With advancements in cloud technology, serverless applications are gaining popularity as they relieve developers from server management, scaling, and load balancing. While Intel CPUs dominate the cloud market, AMD’s CPUs rise in popularity is increasing heterogeneity in cloud servers. This diversity makes it challenging for developers to optimize performance for specific hardware. Cloud service providers lack mechanisms for automatic hardware selection to ensure maximum performance. This results in unpredictable performance differences and cost fluctuations across different machines.
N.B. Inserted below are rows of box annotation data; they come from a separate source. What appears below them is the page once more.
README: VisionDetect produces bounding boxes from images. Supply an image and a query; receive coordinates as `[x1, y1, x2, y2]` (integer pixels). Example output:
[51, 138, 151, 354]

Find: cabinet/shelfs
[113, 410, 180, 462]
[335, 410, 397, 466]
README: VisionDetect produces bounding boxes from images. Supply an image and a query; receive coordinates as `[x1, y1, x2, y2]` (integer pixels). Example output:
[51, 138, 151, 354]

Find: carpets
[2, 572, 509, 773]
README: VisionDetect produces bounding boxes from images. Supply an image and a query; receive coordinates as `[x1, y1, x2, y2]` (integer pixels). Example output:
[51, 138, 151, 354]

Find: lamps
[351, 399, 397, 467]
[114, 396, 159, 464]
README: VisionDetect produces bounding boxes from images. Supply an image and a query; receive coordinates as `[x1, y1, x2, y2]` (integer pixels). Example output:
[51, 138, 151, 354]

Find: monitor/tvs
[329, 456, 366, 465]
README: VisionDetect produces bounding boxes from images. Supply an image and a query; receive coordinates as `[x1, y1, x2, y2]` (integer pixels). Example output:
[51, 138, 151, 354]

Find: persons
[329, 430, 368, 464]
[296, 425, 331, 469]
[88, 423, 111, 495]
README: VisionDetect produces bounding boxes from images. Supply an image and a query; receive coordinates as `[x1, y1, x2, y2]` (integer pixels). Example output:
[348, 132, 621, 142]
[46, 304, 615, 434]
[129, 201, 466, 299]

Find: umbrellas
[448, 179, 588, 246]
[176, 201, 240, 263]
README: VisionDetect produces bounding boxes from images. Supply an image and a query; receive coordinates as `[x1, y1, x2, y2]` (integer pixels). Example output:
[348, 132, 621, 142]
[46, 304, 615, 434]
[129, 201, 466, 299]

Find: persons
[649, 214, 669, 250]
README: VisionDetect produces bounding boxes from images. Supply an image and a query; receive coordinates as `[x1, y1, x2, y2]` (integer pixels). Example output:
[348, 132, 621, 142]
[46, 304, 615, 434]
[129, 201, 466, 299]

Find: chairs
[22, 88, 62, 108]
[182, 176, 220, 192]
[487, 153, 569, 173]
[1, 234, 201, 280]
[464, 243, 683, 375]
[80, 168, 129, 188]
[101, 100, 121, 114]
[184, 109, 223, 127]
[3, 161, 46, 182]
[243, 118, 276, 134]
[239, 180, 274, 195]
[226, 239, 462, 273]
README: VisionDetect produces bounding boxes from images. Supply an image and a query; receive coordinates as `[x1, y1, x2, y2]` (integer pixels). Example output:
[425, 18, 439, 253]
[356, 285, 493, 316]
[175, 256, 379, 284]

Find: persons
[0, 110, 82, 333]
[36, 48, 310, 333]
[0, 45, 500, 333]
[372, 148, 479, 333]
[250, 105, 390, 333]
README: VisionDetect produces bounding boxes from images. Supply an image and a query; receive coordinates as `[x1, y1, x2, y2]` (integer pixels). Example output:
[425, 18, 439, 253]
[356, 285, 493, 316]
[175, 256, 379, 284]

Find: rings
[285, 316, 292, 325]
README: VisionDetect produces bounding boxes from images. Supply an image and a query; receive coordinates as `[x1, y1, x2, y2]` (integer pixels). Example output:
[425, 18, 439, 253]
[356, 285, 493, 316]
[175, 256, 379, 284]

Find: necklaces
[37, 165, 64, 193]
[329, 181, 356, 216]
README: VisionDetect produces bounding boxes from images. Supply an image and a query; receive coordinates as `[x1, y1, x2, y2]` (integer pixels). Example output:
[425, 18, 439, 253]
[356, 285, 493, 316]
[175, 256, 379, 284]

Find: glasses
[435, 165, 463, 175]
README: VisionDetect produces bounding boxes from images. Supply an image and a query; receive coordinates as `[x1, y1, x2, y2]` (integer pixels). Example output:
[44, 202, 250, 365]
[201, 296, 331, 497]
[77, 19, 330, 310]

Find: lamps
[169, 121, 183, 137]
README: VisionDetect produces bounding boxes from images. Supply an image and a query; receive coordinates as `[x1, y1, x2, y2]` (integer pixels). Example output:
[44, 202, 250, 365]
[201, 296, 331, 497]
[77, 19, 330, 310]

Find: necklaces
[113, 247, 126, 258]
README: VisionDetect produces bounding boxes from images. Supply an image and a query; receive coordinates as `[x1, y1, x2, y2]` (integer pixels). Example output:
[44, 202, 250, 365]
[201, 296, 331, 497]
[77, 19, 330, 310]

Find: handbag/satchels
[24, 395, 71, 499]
The idea for this project came up when I was building a scheduler for running applications in resource constrained environments like edge devices. I wondered how serverless functions are being managed by the cloud service providers now that there are so many hardware options to chose from.


Firstly, it turns out, they rarely allow end users to see where their code is being run, forget having any control over it.

Secondly, running serverless functions is easy, but it comes at a cost.

sentiment-analysis costs

Lastly, with the rise in heterogeneity in cloud environments due to competition from Intel and AMD CPU’s, cloud providers need a mechanism to select hardware based on the type of workload being run.

This prompted me to dive deeper into understanding the performance differences of various serverless workloads so that we can formulate ways for cloud service providers to improve the quality of their services.

We chose comparable Intel and AMD CPU’s for our study, found nine serverless apps that performed a wide variety of operations, and profiled their performance metrics using “perf”.

setup


Check out my thesis for a more detailed discussion –

Characterization of serverless workloads for improved performance on different CPU architectures


TL;DR

results

We found that Intel performed 25% faster in applications that were configured to utilize single-core of the CPU compiled with O0 flag, although AMD performed 13% faster in applications that were configured to utilized multiple-cores compiled with O3 flag. AMD showed performance improvements for applications that utilize vector instructions, these involve optimizing for-loops and complex arithmetic operations to be broken down into tasks that can be executed parallely.

With the rise in CPU heterogeneity, cloud service providers can smartly provision workloads based on this data for improved performance. If developers are given a choice to pick the underlying execution hard- ware, this knowledge can help them build their apps specific to the hardware allowing more predictable and efficient performance at reduced costs.